When is it okay to stretch?

When Is It Okay to Stretch with Proximal Hamstring Tendinopathy

Proximal hamstring tendinopathy, also known as high hamstring tendinopathy, is a painful condition that affects the hamstring tendons near the sit bone. One common question that arises in the management of this condition is, “When is it okay to stretch?” In this blog-style article, we will explore the misconceptions surrounding stretching for proximal hamstring tendinopathy, the evolving beliefs, and the middle ground for safe stretching.


Proximal hamstring tendinopathy (PHT) is a condition that has gained recognition in recent years. While it was relatively unknown a decade ago, it has become a more prevalent issue, especially among athletes. Initially, the advice for individuals with PHT was to stretch to alleviate symptoms. Stretching the hamstring was believed to provide relief and reduce pain. However, this advice has evolved over time as our understanding of PHT has deepened.

The Misconception of Stretching

In the early stages of recognizing PHT, individuals were often told to stretch their hamstrings as a means of reducing pain and promoting recovery. Stretching the hamstring tendons, especially in the seated position, was commonly practiced. People would bend forward while sitting or extend their legs and reach for their toes, targeting the sore area.

This stretching approach did provide short-term relief for some individuals. The momentary soreness experienced during stretching was often mistaken for a positive sign of targeting the affected area. However, this relief was short-lived and did not address the root cause of PHT. In fact, excessive stretching over time could worsen the condition, contributing to more irritation of the tendons.

The Shift in Beliefs

As our understanding of PHT has deepened, the advice regarding stretching has evolved. We now know that stretching an irritated hamstring tendon can lead to further irritation, especially in cases where the tendinopathy is near the tendon’s insertion point on the sit bone. This is similar to how Achilles tendinopathy near the insertion point on the heel requires a different approach to stretching compared to mid-portion Achilles tendinopathy.

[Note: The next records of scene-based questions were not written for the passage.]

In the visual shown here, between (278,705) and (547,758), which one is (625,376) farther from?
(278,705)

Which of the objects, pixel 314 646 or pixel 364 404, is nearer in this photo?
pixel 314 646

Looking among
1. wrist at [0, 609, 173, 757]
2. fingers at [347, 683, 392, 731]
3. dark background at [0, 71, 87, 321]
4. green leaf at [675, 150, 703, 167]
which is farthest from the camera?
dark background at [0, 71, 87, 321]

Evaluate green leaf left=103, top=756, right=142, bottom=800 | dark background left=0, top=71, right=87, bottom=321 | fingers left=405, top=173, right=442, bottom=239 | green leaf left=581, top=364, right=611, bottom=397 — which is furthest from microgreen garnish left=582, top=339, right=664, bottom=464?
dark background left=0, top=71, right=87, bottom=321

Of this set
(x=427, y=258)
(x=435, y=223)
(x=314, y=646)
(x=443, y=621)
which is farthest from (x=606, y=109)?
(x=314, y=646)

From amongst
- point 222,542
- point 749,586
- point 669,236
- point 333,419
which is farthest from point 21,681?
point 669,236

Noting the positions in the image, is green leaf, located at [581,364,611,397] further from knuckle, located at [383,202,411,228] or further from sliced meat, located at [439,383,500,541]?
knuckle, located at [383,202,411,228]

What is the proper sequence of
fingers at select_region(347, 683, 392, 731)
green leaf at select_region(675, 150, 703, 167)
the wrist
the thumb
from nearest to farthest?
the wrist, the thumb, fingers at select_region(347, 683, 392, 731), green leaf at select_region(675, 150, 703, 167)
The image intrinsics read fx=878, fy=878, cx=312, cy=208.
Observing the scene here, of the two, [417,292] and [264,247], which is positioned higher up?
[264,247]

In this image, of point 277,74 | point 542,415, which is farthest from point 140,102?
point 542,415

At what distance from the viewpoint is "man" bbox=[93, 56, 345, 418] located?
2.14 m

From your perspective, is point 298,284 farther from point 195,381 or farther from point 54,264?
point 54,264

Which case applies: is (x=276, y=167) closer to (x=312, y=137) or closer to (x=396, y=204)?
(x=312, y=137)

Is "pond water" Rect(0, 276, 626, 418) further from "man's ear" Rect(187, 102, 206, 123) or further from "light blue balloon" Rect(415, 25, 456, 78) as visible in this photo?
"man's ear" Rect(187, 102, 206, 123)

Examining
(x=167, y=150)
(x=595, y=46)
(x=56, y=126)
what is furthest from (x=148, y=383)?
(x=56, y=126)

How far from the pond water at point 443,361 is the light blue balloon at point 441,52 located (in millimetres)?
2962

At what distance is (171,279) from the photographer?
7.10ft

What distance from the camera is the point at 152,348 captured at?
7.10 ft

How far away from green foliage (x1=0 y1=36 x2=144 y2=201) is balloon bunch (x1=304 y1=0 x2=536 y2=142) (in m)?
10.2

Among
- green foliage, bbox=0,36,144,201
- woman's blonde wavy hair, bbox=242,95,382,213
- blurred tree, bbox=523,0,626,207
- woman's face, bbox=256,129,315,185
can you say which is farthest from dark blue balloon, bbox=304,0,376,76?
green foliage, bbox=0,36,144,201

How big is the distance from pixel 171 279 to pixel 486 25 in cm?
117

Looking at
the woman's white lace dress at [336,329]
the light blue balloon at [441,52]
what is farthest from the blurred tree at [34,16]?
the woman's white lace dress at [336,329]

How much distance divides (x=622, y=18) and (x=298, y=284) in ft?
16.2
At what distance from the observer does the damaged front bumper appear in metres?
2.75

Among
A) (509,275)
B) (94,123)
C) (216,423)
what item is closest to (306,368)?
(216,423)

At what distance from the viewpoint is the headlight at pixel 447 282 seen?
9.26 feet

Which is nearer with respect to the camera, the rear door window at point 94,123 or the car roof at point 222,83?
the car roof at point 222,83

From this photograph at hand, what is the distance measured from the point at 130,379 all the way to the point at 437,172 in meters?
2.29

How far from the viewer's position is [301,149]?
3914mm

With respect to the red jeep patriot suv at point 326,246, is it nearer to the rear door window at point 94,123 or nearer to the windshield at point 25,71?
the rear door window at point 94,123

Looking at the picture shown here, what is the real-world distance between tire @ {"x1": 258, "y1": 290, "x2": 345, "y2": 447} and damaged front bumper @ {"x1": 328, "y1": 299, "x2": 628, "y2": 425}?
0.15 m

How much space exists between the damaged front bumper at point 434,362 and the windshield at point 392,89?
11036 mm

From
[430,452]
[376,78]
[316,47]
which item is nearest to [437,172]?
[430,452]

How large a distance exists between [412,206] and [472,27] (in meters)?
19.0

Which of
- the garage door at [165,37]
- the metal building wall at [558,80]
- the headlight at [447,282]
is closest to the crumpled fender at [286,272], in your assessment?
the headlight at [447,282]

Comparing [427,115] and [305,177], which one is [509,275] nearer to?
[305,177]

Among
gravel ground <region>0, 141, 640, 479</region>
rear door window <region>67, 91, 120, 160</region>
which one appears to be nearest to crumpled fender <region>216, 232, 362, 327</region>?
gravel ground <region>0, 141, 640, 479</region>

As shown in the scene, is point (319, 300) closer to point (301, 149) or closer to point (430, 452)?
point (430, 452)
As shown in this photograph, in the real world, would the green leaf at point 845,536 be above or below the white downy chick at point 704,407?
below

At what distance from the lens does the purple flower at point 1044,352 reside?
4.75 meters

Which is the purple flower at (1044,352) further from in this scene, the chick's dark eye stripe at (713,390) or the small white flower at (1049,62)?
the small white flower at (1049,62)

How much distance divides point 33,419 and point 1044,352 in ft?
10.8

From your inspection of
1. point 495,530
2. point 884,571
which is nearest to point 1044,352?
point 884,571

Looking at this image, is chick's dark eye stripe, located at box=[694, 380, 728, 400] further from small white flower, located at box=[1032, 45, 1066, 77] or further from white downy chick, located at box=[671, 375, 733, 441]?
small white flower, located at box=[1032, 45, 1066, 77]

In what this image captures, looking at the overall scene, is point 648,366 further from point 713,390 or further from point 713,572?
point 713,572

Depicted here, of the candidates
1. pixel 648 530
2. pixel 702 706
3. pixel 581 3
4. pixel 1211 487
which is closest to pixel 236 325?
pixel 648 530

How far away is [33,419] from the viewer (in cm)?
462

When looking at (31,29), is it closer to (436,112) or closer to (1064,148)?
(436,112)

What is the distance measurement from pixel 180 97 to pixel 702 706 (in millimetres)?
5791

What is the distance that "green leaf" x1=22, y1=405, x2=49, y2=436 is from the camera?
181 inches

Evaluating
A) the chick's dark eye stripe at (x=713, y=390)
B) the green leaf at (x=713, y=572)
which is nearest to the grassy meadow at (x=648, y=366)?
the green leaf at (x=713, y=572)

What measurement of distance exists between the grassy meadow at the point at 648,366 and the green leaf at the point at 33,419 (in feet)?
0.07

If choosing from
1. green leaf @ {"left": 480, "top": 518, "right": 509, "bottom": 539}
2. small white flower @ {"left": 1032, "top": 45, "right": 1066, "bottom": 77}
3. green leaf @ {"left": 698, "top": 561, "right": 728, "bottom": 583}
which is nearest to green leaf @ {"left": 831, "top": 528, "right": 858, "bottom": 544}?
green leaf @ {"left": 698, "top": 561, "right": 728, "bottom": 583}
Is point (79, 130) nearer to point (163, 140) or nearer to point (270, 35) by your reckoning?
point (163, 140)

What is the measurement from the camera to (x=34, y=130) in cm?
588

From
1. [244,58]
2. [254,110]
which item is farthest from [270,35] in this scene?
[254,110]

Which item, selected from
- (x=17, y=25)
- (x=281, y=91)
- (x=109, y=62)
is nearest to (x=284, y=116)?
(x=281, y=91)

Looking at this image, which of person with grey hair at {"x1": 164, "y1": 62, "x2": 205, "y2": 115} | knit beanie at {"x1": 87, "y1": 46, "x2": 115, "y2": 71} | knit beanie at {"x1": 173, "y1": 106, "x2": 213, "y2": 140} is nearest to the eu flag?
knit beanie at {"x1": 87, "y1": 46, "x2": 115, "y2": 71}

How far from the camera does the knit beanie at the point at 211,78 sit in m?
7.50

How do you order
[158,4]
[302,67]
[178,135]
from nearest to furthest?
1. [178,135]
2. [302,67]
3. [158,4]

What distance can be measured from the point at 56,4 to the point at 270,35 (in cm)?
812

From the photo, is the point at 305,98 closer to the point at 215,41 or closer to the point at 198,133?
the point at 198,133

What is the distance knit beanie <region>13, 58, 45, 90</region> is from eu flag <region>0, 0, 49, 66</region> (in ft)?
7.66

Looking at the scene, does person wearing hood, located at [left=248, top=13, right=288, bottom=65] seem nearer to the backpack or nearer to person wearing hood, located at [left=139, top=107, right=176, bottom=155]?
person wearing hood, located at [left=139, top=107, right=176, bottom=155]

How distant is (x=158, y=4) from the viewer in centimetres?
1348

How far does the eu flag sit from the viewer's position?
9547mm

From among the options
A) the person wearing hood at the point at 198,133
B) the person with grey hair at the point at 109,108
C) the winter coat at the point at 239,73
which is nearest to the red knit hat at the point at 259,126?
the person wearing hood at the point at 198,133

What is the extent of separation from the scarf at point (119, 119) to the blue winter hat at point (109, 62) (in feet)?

The narrative around stretching for PHT has shifted from “stretching is helpful” to “avoid stretching altogether” in cases of severe soreness. However, this extreme shift in beliefs might not be entirely accurate. Stretching is a normal part of everyday life, and avoiding it completely may not be practical or beneficial.

Finding the Middle Ground

The truth about stretching for PHT lies somewhere in the middle. Every individual’s tendon is different, and the tolerance to stretching can vary significantly. It’s important to recognize that different tendons have varying tolerances to different movements. Therefore, a personalized approach to stretching is crucial.

If you’re unsure when it’s okay to stretch with PHT, consider the following factors:

1. Your Level of Tolerance

  • Recognize that your tolerance for stretching will be unique.
  • Start with short sessions of stretching and gradually increase duration if symptoms remain manageable.

2. Your Goals

  • Consider your specific goals. Do you want to return to everyday activities, sports, or activities that require extensive stretching?
  • Tailor your stretching routine to align with your goals.

3. Trial and Error

  • Experiment with short sessions of stretching to gauge your body’s response.
  • Pay attention to how you feel during and after stretching and assess any changes in symptoms.

4. Gradual Progression

  • If stretching is a part of your daily routine, gradually increase the intensity and duration.
  • Allow your tendon to adapt to stretching over time.

Addressing Fears and Anxieties

It’s common to experience fears and anxieties related to stretching when dealing with PHT. The fear of pain or exacerbating the condition can be overwhelming. However, it’s crucial to understand that stretching, even if it causes temporary soreness, does not worsen the pathology. It’s more like pressing on a bruise; it may be uncomfortable but doesn’t hinder the healing process.

Avoiding stretching altogether can lead to deconditioning of the tendon, making it even more challenging to reintegrate stretching into your routine in the future. It’s essential to address fears and anxieties, recognizing that stretching, when done sensibly, can be part of the rehabilitation process.


In summary, the question of when it’s okay to stretch with proximal hamstring tendinopathy doesn’t have a one-size-fits-all answer. The key is to find your own tolerance level and gradually incorporate stretching into your routine if it aligns with your goals. Stretching sensibly and monitoring your symptoms will help you build resilience and promote healing over time.

If you’re struggling with PHT and need personalized guidance, consider consulting a physiotherapist who specializes in this condition. They can provide tailored advice and rehabilitation strategies to help you on your journey to a pain-free future.

Remember, knowledge is power when it comes to managing proximal hamstring tendinopathy, and finding the right balance with stretching is a crucial part of the process.